### Supplied information
[Start of section]

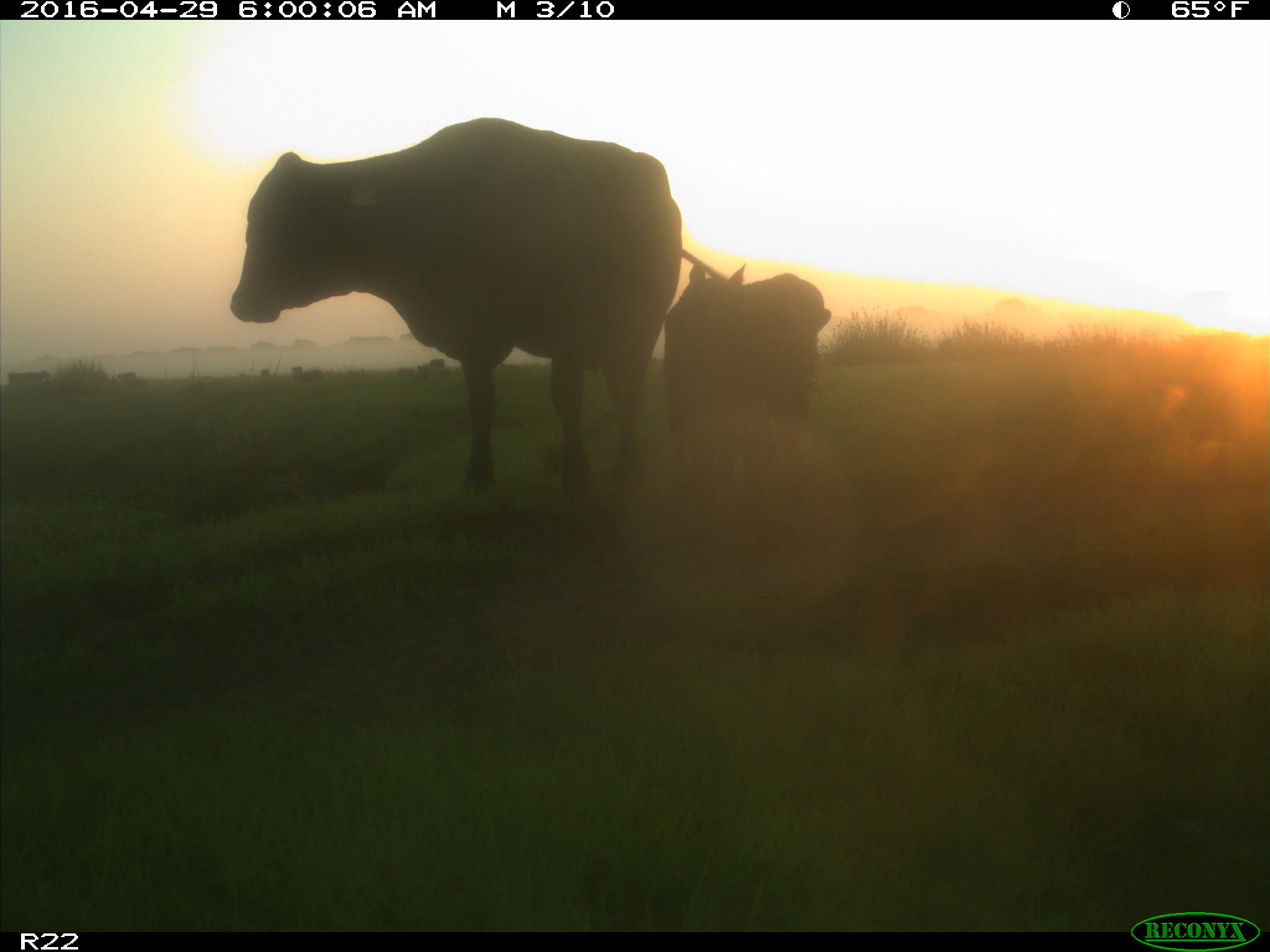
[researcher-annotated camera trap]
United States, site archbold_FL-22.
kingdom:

[End of section]

### What is being asked
Return every line above verbatim, pictures excluded.

### Answer to this task
[researcher-annotated camera trap]
United States, site archbold_FL-22.
kingdom:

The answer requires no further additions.